O despertar daquilo que parecia morto
A ordem de ressuscitar os mortos possui um significado que alcança dimensões espirituais elevadas. A morte física constitui apenas uma das formas pelas quais a ausência da plenitude pode manifestar-se. Existem também estados de adormecimento interior nos quais a consciência perde a percepção do que é eterno e passa a viver limitada ao que é transitório.
O chamado de Cristo consiste em despertar a pessoa para uma realidade mais ampla do que aquela percebida pelos sentidos. Trata-se de um retorno ao princípio que sustenta toda a existência. Quando a alma reencontra essa orientação superior, ela experimenta uma renovação que transforma sua maneira de compreender a si mesma, aos outros e ao próprio sentido da vida.
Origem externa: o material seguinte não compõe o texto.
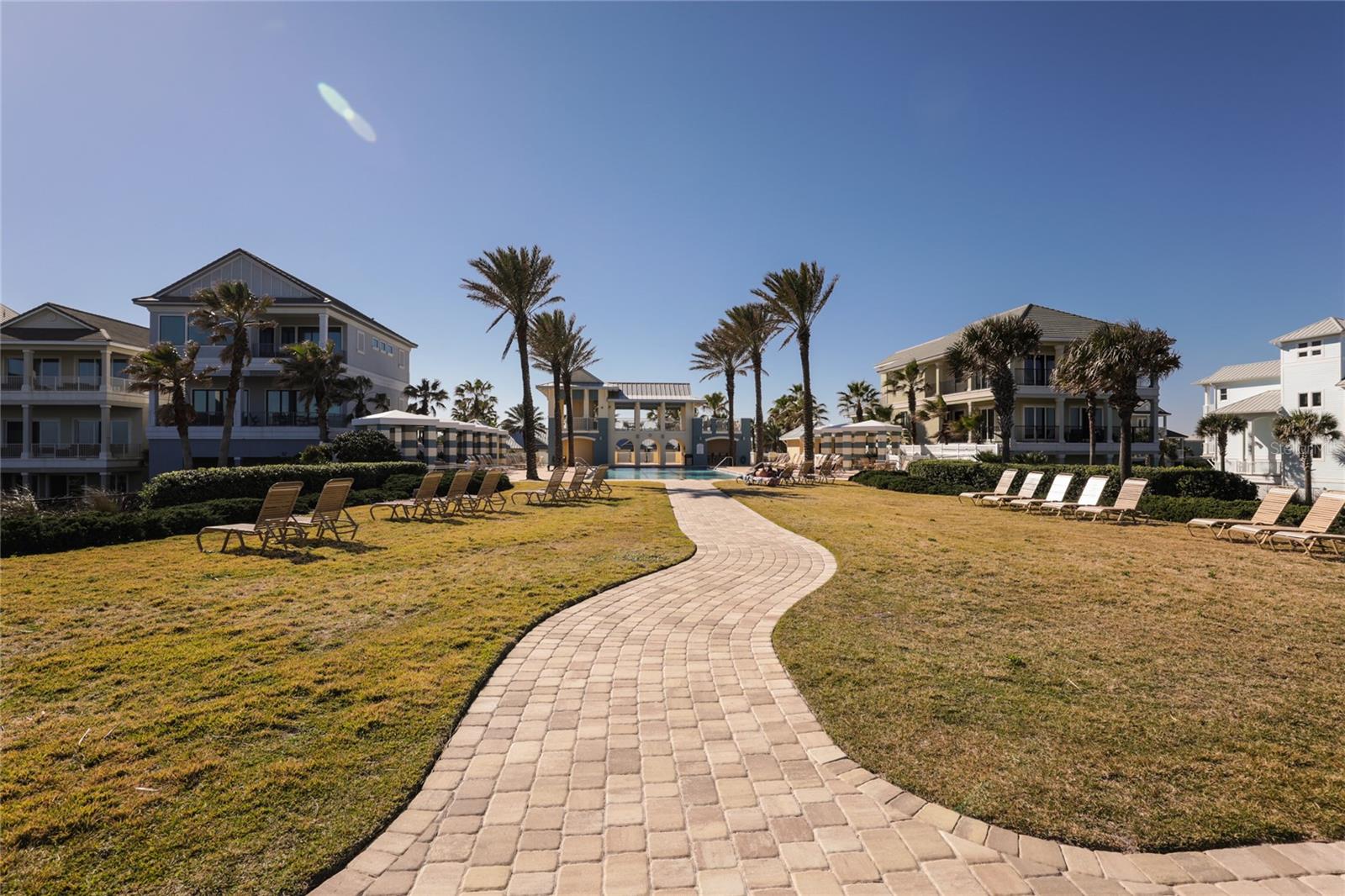 6 CINNAMON BEACH WAY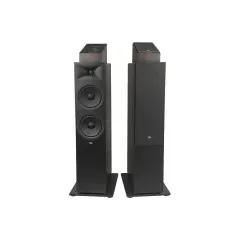 JBL STAGE 240H Dolby Atmos® Sienas akustiskā sistēma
A purificação como caminho de transparência espiritual
A purificação dos leprosos possui um significado particularmente profundo. A lepra, na linguagem bíblica, frequentemente simboliza aquilo que obscurece a integridade da pessoa e compromete sua plena comunhão com Deus.
Purificar significa remover tudo aquilo que impede a manifestação da beleza original inscrita pelo Criador em cada ser humano. Esse processo não consiste apenas em abandonar erros ou imperfeições. Trata-se de permitir que a luz divina atravesse cada dimensão da existência, restaurando sua unidade e conduzindo-a a uma condição de maior transparência espiritual.
Quanto mais a alma é purificada, mais ela se torna capaz de refletir a presença de Deus sem deformações causadas pelo apego, pela desordem interior ou pela dispersão.
O dom que não pode ser possuído
A afirmação "De graça recebestes; de graça deveis oferecer" ocupa o centro espiritual deste versículo. Cristo recorda que tudo aquilo que possui verdadeiro valor procede primeiramente de Deus. Nenhum ser humano é origem da graça, da verdade ou da vida. Todos são apenas participantes de uma realidade infinitamente maior.
Por esse motivo, o discípulo não deve transformar os dons recebidos em instrumentos de exaltação pessoal ou de domínio. O que vem de Deus conserva sempre sua natureza de dom. Quanto mais é compartilhado, mais manifesta sua fecundidade. Quanto mais é oferecido, mais revela sua origem transcendente.
A lógica divina difere profundamente da lógica da acumulação. Os bens espirituais não diminuem quando são distribuídos. Pelo contrário, tornam-se mais luminosos à medida que passam de coração para coração.
A missão como participação na eternidade
O envio dos discípulos revela que a vocação cristã não se reduz à realização de tarefas temporais. Toda missão autêntica participa de uma realidade que ultrapassa os limites do tempo comum. Os atos realizados em comunhão com Deus adquirem uma profundidade que transcende o instante em que acontecem.
Por isso, cada gesto de cura, cada palavra de verdade, cada ato de purificação e cada manifestação de paz tornam-se sinais de uma presença que permanece além das mudanças da história. O discípulo é chamado a viver orientado por essa realidade superior, permitindo que sua existência se transforme em testemunho daquilo que não passa.
Mateus 10, 8 revela, portanto, que a verdadeira missão nasce da comunhão com Deus, manifesta-se na restauração da pessoa humana e culmina na oferta gratuita dos dons recebidos. Nessa dinâmica sagrada, a alma descobre que tudo procede do Eterno, tudo encontra seu sentido no Eterno e tudo é chamado a retornar ao Eterno.